Zahi Hawass, the ebullient, press-savvy secretary general of Egypt's Supreme Council of Antiquities, loves to spin a yarn. But he also cherishes the opportunity to recall how Egyptian archaeologists suffered for centuries from the disrespect and rapacity of their European and American colleagues. Now, in two new books from National Geographic--The Curse of the Pharaohs: My Adventures with Mummies ($19.95), for children, and Hidden Treasures of Ancient Egypt ($35), a coffee-table tie-in to a centenary exhibit at the Egyptian Museum in Cairo--he does both, sometimes capitalizing on the portents, mysteries, and mummies that make Egyptology so tempting to Hollywood, and other times emphasizing his Egyptian colleagues' contributions to an understanding of their own country's past. But sometimes he gets carried away with the yarn and strays from the archaeology.

### Recorded data

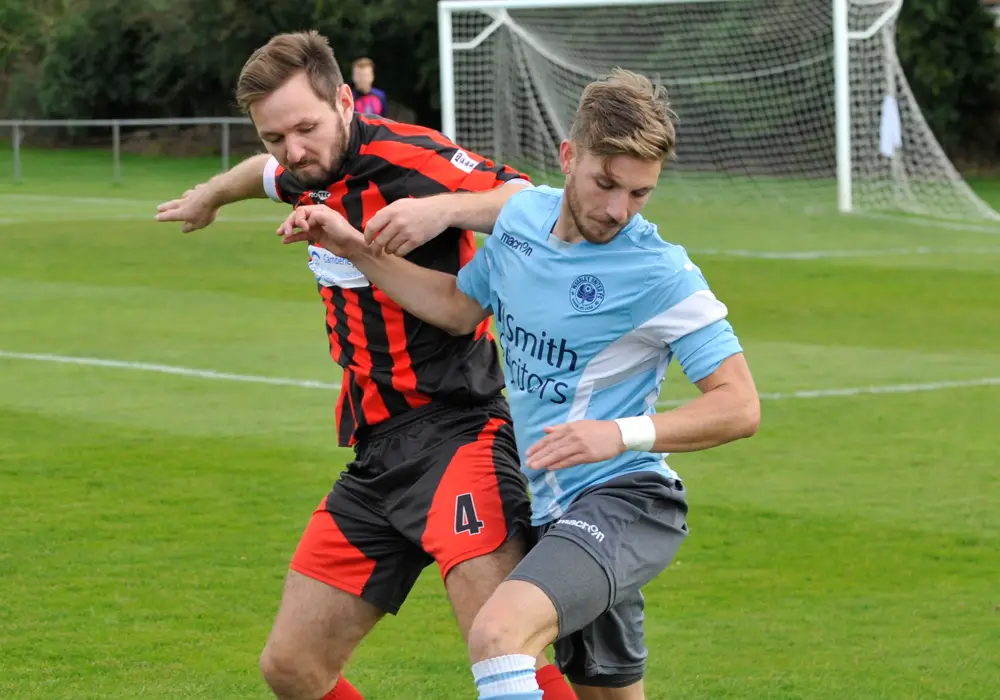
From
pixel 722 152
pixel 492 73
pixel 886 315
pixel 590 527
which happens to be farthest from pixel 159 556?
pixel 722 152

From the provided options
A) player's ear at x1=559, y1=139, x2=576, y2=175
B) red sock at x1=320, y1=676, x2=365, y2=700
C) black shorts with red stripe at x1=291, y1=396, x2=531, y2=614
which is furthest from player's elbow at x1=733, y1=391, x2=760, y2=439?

### Exercise prompt
Extend the review of Zahi Hawass's two books, picking up right after its final sentence. The items have nothing to do with what comes next.

### Final result
Curse of the Pharaohs purports to reassure young readers by debunking the idea of cursed tombs and vengeful mummies, but Hawass indulges in so many stories about mysterious accidents and illnesses, dead children appearing in nightmares, flashing lights, howling dogs, and cobras that swallow canaries or knock importunately on outhouse doors that when he finally gets around to the debunking part it feels halfhearted. The book would have benefited from a more systematic exploration of ancient Egyptian beliefs about death and rebirth, which could have helped explain how the Egyptians understood the connection between life and afterlife, and why they mummified their dead in the first place.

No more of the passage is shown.